Evensong on Wednesday in the Fourth Week of Lent, year 1


In the name of God: Father, Son, and Holy Spirit.  Amen.

Pottery and bread.

These are the two images we hear in the readings tonight: pottery and bread.  Humble human creatures - stuff of the earth, that through human toil become elevated - they take on new meaning and importance.

It’s in signs of humility like these where God often appears most clearly.

I’ve never done pottery, but I have known potters and have been amazed at the symbolism that emerges from their craft and their art.  Sitting at her wheel, the potter wets her hands and slowly molds the dry, dead lump into something more.  As if by magic, it grows and stands to attention, a hole is pushed down in the center, and the creation rises up higher than it was before and opens itself wider into a new creation.

There are times when its earthen properties seem to take over.  There are times when it falls into an ugly and useless lump, and the potter’s work seems a waste.

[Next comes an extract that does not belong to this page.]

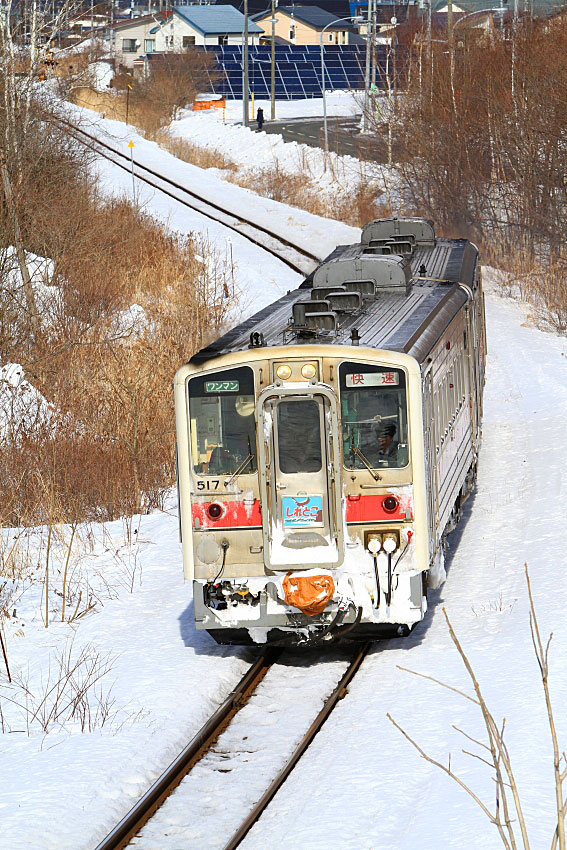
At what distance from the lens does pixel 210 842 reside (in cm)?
677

But she molds again.  She takes it back to its original form and tries again - however many times it takes until the image in her mind makes its way out through her hands and embodied into the clay.

I do, however, have more experience with bread, and it many ways, it’s quite similar.

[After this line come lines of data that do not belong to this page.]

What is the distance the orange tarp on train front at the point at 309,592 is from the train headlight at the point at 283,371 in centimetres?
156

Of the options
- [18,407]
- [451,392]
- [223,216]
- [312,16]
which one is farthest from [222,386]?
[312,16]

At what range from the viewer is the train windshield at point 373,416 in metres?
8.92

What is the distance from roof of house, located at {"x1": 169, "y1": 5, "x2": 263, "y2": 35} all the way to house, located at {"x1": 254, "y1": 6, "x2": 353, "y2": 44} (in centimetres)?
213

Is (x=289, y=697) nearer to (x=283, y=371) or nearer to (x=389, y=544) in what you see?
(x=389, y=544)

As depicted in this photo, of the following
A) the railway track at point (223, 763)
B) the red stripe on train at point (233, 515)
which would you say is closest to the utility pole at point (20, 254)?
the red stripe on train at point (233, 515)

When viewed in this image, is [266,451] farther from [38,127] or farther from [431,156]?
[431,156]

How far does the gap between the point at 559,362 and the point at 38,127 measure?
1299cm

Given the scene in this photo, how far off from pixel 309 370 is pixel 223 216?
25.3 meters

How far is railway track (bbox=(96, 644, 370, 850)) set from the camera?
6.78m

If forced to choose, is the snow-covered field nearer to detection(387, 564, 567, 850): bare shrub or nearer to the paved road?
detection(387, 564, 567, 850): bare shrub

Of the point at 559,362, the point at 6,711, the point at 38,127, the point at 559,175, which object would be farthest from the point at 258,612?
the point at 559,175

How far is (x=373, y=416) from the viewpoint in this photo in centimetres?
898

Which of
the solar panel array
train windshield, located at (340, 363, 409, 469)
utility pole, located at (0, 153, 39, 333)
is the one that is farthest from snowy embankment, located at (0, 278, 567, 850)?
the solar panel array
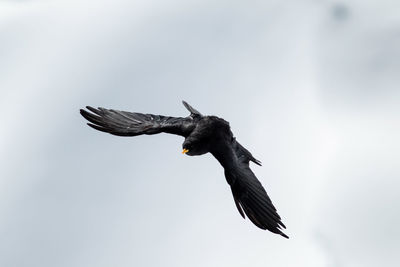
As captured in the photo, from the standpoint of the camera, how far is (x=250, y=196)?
27.7 meters

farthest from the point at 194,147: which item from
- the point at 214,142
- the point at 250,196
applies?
the point at 250,196

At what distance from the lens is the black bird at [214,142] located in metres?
27.5

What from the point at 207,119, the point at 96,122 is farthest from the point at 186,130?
the point at 96,122

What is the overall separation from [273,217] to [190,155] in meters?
4.05

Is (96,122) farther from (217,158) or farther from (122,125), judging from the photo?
(217,158)

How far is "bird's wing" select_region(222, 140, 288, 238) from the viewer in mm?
27047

We start with stuff from the earth: wheat and water, salt and yeast.  We mix the ingredients into an unrecognizable and unusable lump.  Kneading them together with our hands, they begin to take on a new life.  With time and patience, they rise up.  We beat them down and knead them again, but again, they rise.  With more time and patience and also a bit of heat, they are transformed, from the unusable lump it once was, into actual sustenance.

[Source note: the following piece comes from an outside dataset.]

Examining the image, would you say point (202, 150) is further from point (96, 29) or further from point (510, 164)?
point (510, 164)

Throughout most of this Lenten season, I’ve been preaching about self-examination.  Lent is a time that we set aside in our lives each year to look inside us for something that had been lying dormant - some emotion or insight, some revelation of God or some deeper awareness to where we’ve been called to minister in God’s name.

But as this season turns toward Easter, it’s time for us to shift our focus.  Soon Easter will be dawning.  And like the bread and the pottery rising, we need to begin looking for ways to find new life in the world around us.

Where will we see new life rising up?

If experience is any indicator, we’re most likely to see it not in the things that we tend to glorify or the grandeur that we most easily admire.  New life is likely to be a bit humbler than we’d normally expect.  It’s likely to take some work.  And it’s likely to grow from simple beginnings into some final product that turns out to be more than just itself.

On that first Easter, new life was found by women humbling themselves to dress the dead.  And it was found in an unlikely itinerant Palestinian rabbi.  Born the homeless son of an unwed mother, he would grow into something bigger than just himself.  He would be bread.

As we walk the streets of East Falls and our wider communities over these next few weeks, I invite you to join me in looking for the humble beginnings of something more.  Look for resurrection and new life.  Not at the tops of our beautiful steeples and towers and altars, but in the streets.  In the gutters.  In the eyes and hearts of our neighbors.

That’s where God will be working.

That’s where we need to be working, too.   Amen.